Text provided section start

Maybe America wasn't ready for a left populist President in 2016. We will never know for sure. But what still stands out for me in hindsight is this: As the primaries ran their course that year, there were two candidates spanning the political spectrum who continually drew massive crowds to their campaign rallies; Donald Trump and Bernie Sanders. Of course mention was made in the media of the phenomena at the time, but only one of those men routinely had their rallies telecast live, virtually in full, that of course being Trump. Conventional wisdom at the time held that these men drew their mass support from different reservoirs of followers: those on the right vs those on the left, and never the twain shall meet. Except that there was ample evidence that the twain, far more often than most pundits were prepared to admit, did in fact meet.
I remember how routinely that observation was scoffed at then. Bernie Sanders, it was argued by many at the time, would not appeal to the kind of people who were being drawn to Donald Trump. A Bernie voter in the primaries, it was asserted, wouldn't then turn around and vote for Trump in the General, or vice versa.. And of course that was true in many cases, among those with strong partisan and/or ideological leanings. But how much of the electorate actually has strong partisan and/or ideological leaning at a time when registered Independents outnumber either registered Democrats or Republicans? The growing divide in America is not between left and right, it is between those who are relatively comfortable with the status quo and those who feel betrayed by it, whatever their often superficial political identification might happen to be.
The political battle line in America is increasingly defined by the question, who constitutes the elites in America? It it an expanding oligarchy of hyper wealthy increasingly powerful billionaires and their operatives who feather their own nests, or is it so called coastal cultural snobs in Hollywood and liberal universities who try to impose their radical values on everyday regular Americans? Either way, an increasing majority of Americans have come to believe that their opinions, that their needs and aspirations, simply don't matter to those who seemingly run this nation. They may use different labels to describe it, but they all believe that "the Establishment" in America doesn't give a flying f*ck about them. Hence the rise in Populism.
That's the wave that is sweeping our nation.The exploding Epstein scandal casts a spotlight on the fault lines, who can be trusted to protect ordinary Americans from the elites? Politicians on both sides can either catch the wave or be drowned by it.

Text provided section end
Extracted information section start

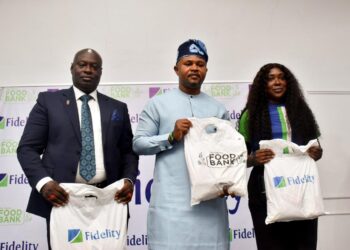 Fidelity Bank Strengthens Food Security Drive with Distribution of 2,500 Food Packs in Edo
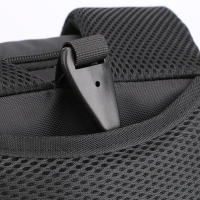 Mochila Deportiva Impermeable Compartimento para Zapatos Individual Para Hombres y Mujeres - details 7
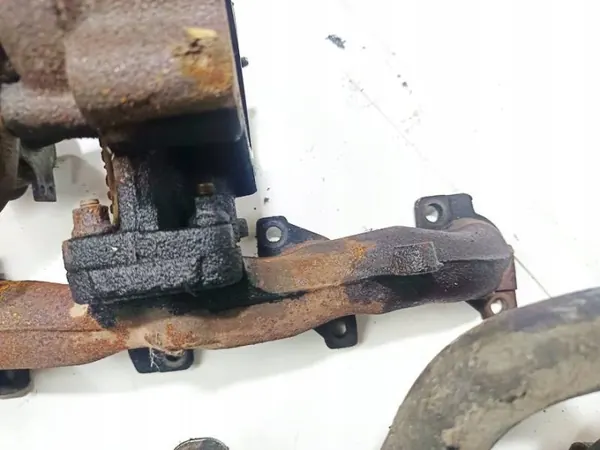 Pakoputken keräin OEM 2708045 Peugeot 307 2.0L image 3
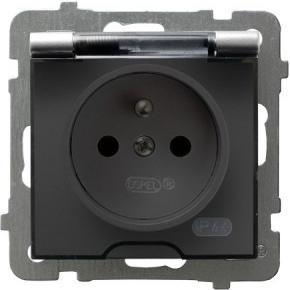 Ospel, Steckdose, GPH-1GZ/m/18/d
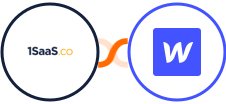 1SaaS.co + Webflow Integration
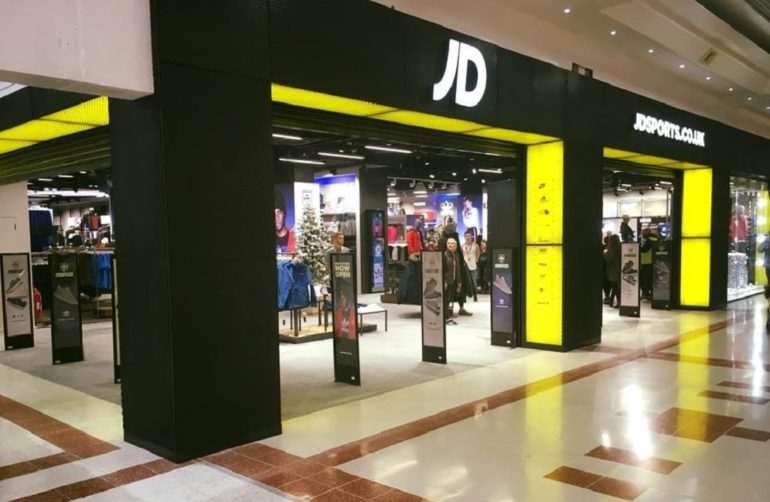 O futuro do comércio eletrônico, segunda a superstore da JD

Extracted information section end
Extracted information section start

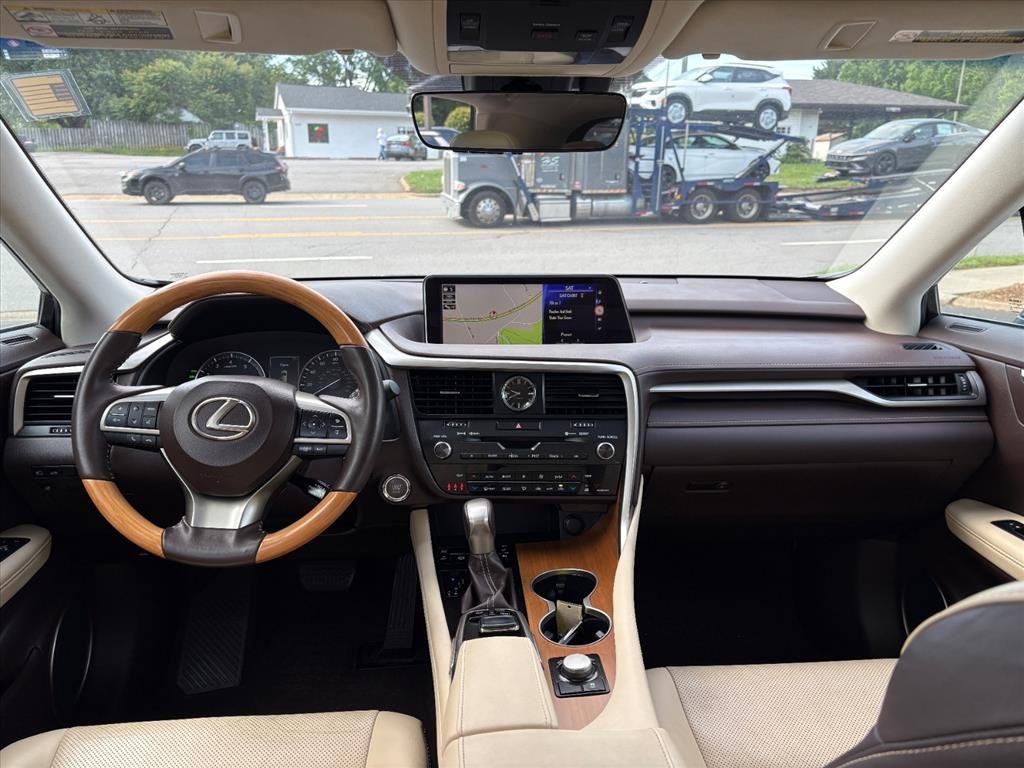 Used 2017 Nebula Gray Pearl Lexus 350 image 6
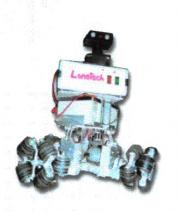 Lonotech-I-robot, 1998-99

Extracted information section end
Extracted information section start

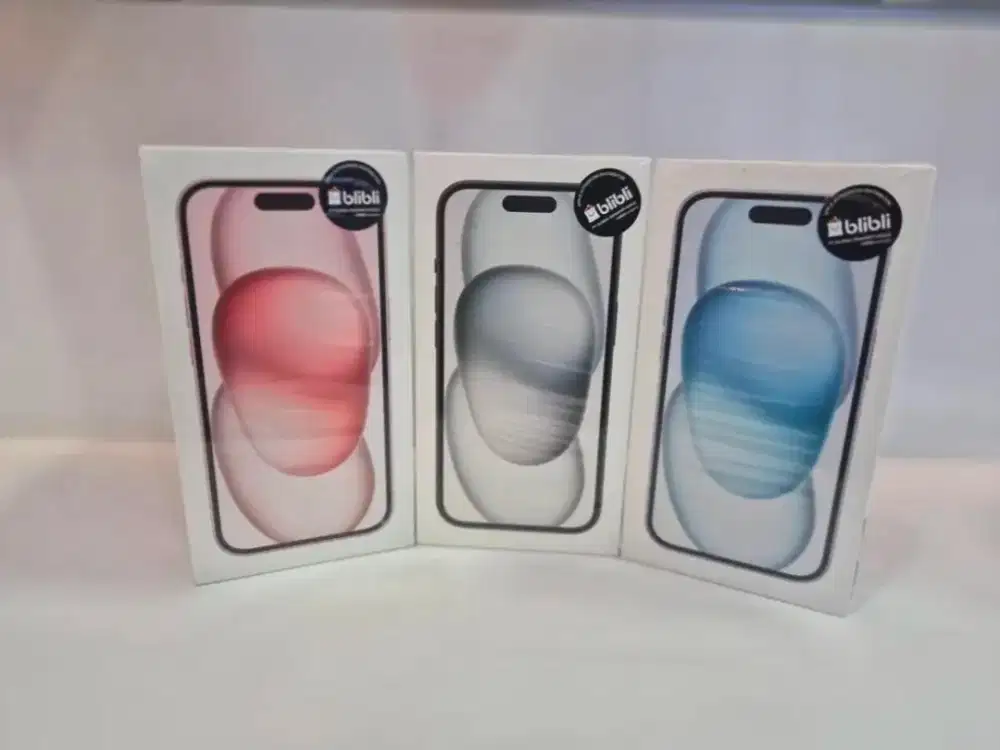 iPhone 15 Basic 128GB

Extracted information section end

▶ _Required action A_
In the commentary on populism, which two candidates continually drew massive crowds to their campaign rallies as the 2016 primaries ran their course?
▶ _Required action B_
Repeat word for word the portion of the commentary on populism that starts at the words "I remember how" and stops after the words "happen to be.".

▶ _Task response A_
Donald Trump and Bernie Sanders.

▶ _Task response B_
I remember how routinely that observation was scoffed at then. Bernie Sanders, it was argued by many at the time, would not appeal to the kind of people who were being drawn to Donald Trump. A Bernie voter in the primaries, it was asserted, wouldn't then turn around and vote for Trump in the General, or vice versa.. And of course that was true in many cases, among those with strong partisan and/or ideological leanings. But how much of the electorate actually has strong partisan and/or ideological leaning at a time when registered Independents outnumber either registered Democrats or Republicans? The growing divide in America is not between left and right, it is between those who are relatively comfortable with the status quo and those who feel betrayed by it, whatever their often superficial political identification might happen to be.